Gregory Levey, Globe and Mail - May 10, 2008

Israel's big 60th-anniversary party on Thursday sparked vivid memories of my years there as a foreign transplant in the Israeli government.

I was employed to write speeches, an experience that was rewarding - and very illuminating. For one thing, it taught me that most Israelis just don't get the Great White North.

Consider the response I got from the official I ran into one day en route to the Prime Minister's Office in Jerusalem. After I greeted him, he replied, for no apparent reason: "I like Canada. I just don't respect it."

Respect it? I wasn't quite sure what to make of this comment at the time - and I suppose I still don't.

Of course, at that point, I had been on the job for about two years, so odd reactions to my Canadian citizenship didn't really come as much of a surprise.

To many of my colleagues, I seemed American - "Canada is technically part of the United States, right?" one once asked me - but even those who realize that Canada is different from the U.S. struggled to make sense of our country.

Although they knew that the United States was, by reflex, supportive of Israel, Canada was harder to read. Israelis often see the world in simple terms: Either you're with them or against them. Canada, however, can be perceived as somewhere in between.

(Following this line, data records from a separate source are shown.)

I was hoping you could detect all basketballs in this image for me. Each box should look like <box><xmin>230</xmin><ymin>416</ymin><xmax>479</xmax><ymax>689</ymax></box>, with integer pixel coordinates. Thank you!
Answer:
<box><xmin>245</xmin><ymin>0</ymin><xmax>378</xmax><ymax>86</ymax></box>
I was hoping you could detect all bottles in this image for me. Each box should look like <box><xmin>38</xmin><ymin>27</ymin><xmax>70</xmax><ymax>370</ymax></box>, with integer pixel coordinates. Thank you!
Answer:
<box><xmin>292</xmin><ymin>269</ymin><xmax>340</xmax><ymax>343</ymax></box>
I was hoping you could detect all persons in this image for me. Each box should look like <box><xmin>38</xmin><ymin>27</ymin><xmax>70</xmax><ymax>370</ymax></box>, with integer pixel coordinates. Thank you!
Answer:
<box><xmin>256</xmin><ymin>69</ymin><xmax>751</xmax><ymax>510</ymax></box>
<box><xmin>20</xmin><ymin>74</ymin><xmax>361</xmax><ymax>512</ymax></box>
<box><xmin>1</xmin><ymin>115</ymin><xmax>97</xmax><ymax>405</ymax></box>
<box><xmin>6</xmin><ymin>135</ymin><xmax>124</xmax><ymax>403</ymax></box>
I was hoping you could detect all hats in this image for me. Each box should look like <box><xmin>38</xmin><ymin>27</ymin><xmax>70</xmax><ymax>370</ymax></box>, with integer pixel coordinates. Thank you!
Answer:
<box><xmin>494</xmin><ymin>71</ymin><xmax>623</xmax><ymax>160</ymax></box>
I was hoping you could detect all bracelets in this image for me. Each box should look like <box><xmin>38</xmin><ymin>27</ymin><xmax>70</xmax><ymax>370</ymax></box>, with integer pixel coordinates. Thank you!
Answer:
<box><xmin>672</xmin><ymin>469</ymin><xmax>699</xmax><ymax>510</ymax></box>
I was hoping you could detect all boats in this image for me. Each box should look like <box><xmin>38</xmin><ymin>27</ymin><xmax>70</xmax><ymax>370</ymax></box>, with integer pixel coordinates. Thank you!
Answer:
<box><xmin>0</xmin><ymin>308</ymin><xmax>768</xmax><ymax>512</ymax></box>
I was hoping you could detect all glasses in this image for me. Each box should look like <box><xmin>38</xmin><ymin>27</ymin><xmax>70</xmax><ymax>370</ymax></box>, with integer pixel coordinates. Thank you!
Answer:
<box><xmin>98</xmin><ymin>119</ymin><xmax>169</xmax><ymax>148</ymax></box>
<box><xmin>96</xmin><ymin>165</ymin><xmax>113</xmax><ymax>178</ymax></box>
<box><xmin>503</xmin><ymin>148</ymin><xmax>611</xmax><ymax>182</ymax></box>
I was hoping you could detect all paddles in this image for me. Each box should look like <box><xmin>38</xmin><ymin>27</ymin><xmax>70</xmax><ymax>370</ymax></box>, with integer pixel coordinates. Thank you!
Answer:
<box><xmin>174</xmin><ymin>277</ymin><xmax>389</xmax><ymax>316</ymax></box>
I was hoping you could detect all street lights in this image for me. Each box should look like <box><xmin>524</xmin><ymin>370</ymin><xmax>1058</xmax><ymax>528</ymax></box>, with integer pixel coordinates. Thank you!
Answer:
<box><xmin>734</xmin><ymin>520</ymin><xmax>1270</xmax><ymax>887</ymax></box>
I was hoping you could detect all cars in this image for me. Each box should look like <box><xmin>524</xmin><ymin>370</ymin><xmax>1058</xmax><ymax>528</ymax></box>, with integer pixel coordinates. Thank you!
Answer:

On the political level, I often witnessed real friendship between Israel and Canada, but I also saw friction - times when Canadian diplomats would act in a way that Israelis felt favoured their adversaries and times when the Israeli military would do things that Canada just couldn't support.

And in personal terms, I was frequently reminded that I didn't quite fit in.

Once, for example, I was in an important meeting chaired by the cabinet secretary of then prime minister Ariel Sharon and someone asked me to pass a bottle opener. Unable to reach all the way across the table, I got up and walked around to deliver it.

This earned me a lot of laughter plus a rebuke for being "too Canadian." North American etiquette, I was learning, was out of place. It would have been a lot better if I had simply tossed the opener to the man. A trivial thing, perhaps, but it seemed emblematic of something deeper.

In the past few years, I have been pleased to watch Canada forge closer ties with Israel.

During the war with Hezbollah two summers ago, for example, the Stephen Harper government took an unequivocally pro-Israel position. More recently, Canada was the first country - before even Israel or the United States - to announce a boycott of Durban II, the United Nations' Second World Conference Against Racism, because it seemed, like the first, destined to turn into an anti-Semitic and anti-Israel circus.

But it might be wise to remember that Canada's ambiguity on the Middle East has an upside. It has produced a measure of trust among the countries surrounding Israel that could be of help in the pursuit of that ever-elusive thing called peace. In a region where everything is cast in black and white, maybe there is something to be said for a touch of grey.